Segment Start: TASK MATERIAL

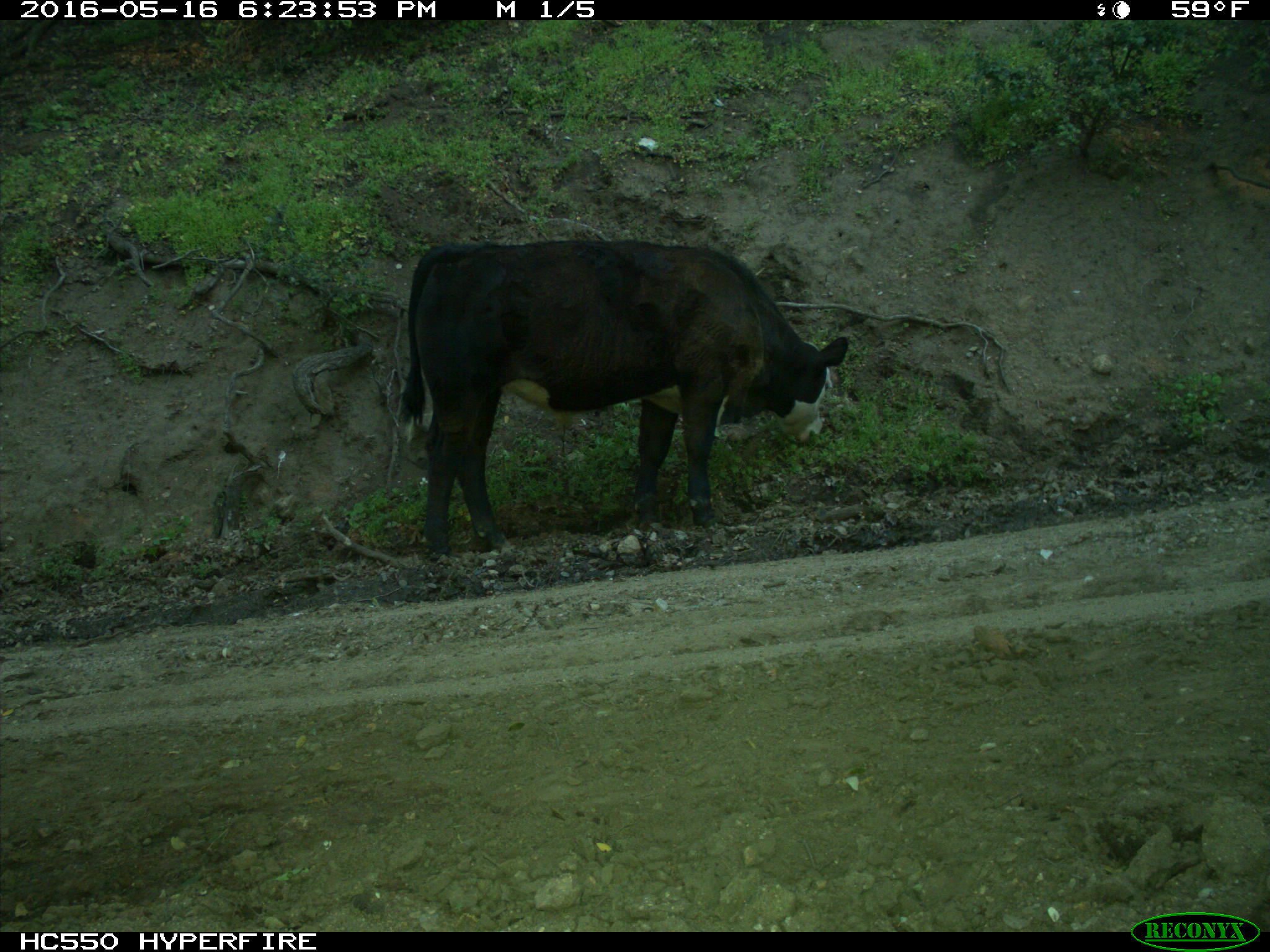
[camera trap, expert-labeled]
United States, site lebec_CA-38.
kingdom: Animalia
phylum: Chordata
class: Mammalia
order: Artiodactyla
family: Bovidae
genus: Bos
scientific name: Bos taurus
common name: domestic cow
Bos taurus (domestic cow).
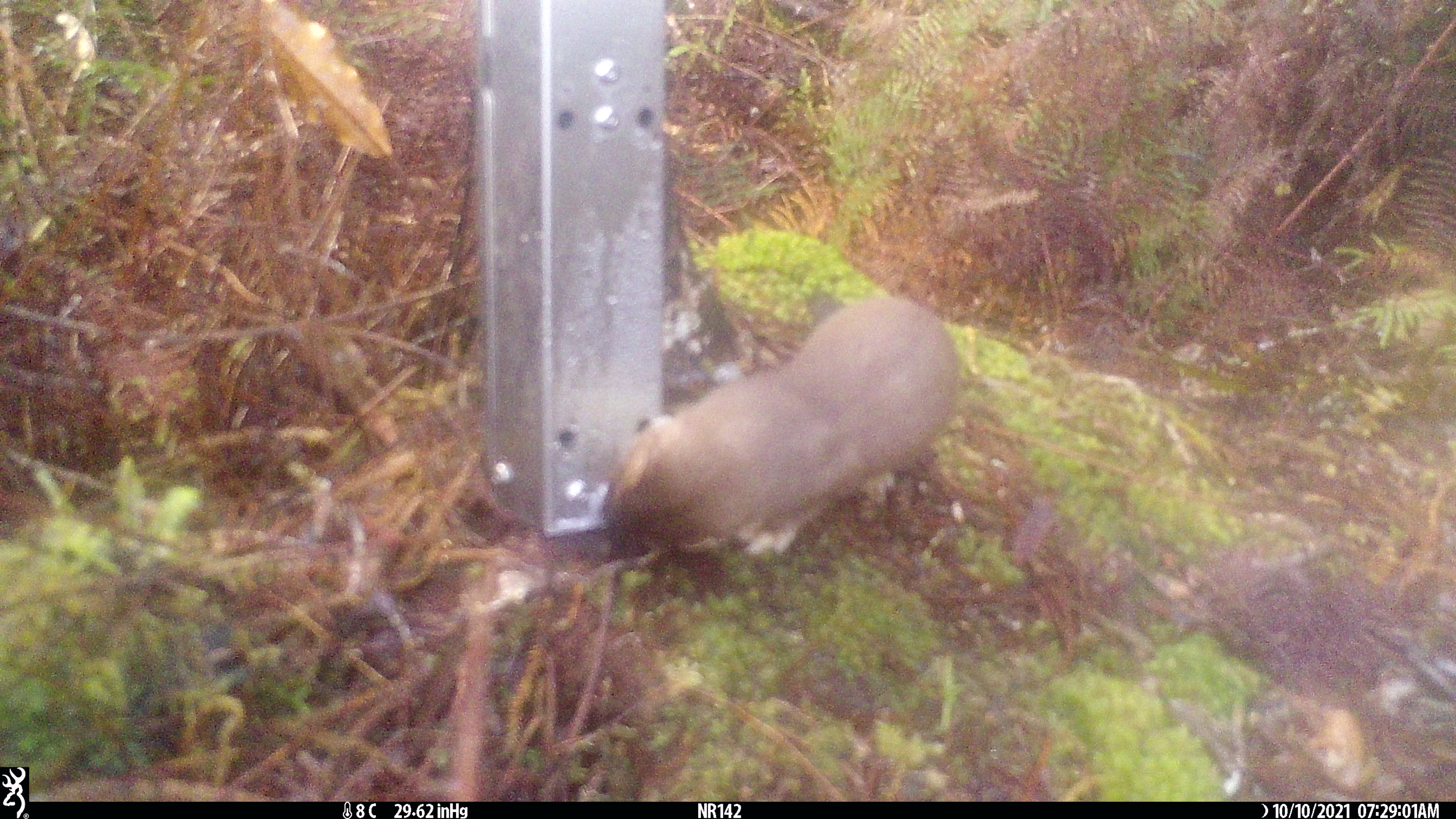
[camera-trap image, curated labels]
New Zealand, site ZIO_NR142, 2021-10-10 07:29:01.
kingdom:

Segment End: TASK MATERIAL
Segment Start: TASK MATERIAL

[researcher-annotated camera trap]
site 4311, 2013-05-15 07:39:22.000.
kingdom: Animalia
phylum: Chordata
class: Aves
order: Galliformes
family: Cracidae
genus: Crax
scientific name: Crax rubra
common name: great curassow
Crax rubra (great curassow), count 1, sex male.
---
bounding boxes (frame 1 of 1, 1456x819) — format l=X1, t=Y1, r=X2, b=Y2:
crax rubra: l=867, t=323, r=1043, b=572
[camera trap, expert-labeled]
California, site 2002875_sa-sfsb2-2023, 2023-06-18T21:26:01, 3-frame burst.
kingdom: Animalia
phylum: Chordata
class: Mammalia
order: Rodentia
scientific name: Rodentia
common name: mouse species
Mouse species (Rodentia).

Segment End: TASK MATERIAL
Segment Start: TASK MATERIAL

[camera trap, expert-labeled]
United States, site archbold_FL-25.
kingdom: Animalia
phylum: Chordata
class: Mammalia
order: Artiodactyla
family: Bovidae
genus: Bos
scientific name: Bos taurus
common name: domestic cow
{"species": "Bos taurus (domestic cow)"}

Segment End: TASK MATERIAL

In the records above, find each line with the word "scientific" and copy it out.

▶ **ANSWER TO THIS TASK**:
scientific name: Bos taurus
scientific name: Crax rubra
scientific name: Rodentia
scientific name: Bos taurus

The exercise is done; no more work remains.